Yes, I have an NFS v3 share, and as I learned it in practice, it doesn't work well with SQLite, so yes again, I brought this on myself, lol 😃 Since I've burnt myself with that once, I have a separate Docker VM just for things with SQLite and other file-based solutions like Shaarli. But as things are under consideration here, I've just came to shred light on this behavior of SQLite vs NFS, as it would be great to have everything in one cluster. I suppose most homelabs won't have advanced network shares that can guarantee atomicity, people just tend to go for what's easy to install and maintain. Shaarli should definitely warn about this with emphasis if SQLite will only be supported as RDBMS. However, if such an ORM is chosen that can work with multiple DB engines, at least one other should be supported by default (MariaDB or PG being the most popular). I'd also love to have a migration path, maybe through the Python CLI. A 500Kb file store is smooth at daily operations, only the first/main page load doesn't seem to be as snappy as it used to be. But I haven't measured it, just a feeling that is was faster before.
Even if this issue is related to SQLite, we can also support MySQL/MariaDB and PostgreSQL. Once we have an SQL version working, it won't change much to support those besides configuration.
We should keep performances issue/optimization in a dedicated issue.
In that case we might as well suggest to keep using datastore.php on local installs, so why bother with SQlite? (?)
Answering myself, because atomicity/integrity guarantees brought by a RDBMS are presumably more robust than a custom system (https://github.com/shaarli/Shaarli/issues/1292#issuecomment-493540897). Though https://github.com/shaarli/Shaarli/pull/1570 should fix problems with concurrent operations.
Currently, as far as I understand, there are two different storages (storage files), one for configuration and another one for the actual links.
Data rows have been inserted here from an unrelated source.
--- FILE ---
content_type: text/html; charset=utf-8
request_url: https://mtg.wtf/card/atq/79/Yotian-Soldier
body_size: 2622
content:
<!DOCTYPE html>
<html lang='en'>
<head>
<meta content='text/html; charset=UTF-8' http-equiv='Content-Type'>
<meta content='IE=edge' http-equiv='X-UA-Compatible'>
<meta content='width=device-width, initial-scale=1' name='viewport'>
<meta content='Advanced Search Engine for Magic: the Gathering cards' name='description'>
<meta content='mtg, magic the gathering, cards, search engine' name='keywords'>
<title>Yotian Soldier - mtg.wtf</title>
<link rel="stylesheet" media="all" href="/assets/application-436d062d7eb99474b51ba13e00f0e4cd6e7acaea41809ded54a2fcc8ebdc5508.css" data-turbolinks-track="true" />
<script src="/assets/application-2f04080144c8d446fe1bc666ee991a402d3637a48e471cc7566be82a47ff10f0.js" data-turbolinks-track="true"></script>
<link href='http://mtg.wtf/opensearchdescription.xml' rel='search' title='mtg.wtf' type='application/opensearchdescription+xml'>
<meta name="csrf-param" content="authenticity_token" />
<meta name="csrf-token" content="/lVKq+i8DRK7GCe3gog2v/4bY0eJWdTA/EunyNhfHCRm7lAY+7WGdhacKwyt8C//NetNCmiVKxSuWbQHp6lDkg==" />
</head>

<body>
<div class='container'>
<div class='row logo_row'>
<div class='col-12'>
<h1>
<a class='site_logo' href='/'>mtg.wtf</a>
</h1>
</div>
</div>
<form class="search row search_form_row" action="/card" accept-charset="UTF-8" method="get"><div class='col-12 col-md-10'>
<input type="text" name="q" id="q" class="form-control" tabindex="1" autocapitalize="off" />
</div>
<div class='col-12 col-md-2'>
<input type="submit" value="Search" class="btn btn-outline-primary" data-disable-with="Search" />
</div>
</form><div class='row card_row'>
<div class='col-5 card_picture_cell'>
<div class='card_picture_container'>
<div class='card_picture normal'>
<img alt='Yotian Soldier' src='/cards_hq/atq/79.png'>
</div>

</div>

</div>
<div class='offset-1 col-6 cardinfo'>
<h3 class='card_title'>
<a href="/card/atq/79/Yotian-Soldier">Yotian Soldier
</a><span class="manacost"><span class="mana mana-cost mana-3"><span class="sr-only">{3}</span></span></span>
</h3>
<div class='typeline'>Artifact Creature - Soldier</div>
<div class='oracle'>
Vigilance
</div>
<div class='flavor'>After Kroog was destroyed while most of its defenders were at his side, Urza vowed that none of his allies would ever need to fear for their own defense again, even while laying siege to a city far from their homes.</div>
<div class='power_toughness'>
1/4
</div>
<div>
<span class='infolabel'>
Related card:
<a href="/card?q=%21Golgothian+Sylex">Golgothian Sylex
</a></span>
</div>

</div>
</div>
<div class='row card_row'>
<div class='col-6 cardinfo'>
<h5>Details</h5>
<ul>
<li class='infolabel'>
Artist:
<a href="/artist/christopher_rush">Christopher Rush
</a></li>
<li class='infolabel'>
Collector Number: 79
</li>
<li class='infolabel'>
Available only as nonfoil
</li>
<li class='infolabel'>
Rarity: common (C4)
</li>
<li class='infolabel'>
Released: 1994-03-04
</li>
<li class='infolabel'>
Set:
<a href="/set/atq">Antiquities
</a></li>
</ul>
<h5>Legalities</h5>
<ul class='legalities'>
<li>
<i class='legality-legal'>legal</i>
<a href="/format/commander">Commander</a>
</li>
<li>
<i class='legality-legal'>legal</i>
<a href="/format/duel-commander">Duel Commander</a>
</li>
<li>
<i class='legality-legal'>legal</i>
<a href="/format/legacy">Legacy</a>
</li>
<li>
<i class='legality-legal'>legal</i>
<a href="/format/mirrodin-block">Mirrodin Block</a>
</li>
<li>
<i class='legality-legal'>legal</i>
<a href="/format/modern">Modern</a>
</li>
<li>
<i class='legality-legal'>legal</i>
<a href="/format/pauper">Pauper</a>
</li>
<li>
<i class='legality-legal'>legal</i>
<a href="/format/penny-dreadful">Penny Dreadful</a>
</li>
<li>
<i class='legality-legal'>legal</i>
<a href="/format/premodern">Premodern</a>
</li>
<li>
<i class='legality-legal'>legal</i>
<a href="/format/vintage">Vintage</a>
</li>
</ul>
What do you think about using SQLite as data storage backend behind a DAL implementation like the current ones (
LinkDb
,ConfigManager
)? I understand that you don't want the architectural overhead of an external database server (especially to support PHP hosting services), but as SQLite relies only on a file residing in the local file system and PHP has native support for it, this shouldn't be a criterium for exclusion, should it?IMHO this would have several benefits, including a common storage for all kind of data (configuration, links, ..) which could lead to a simplified internal API, faster access times (for sure, especially for many concurrent connections and a large data-base), transactions and the possibility to store large data (e.g. file uploads).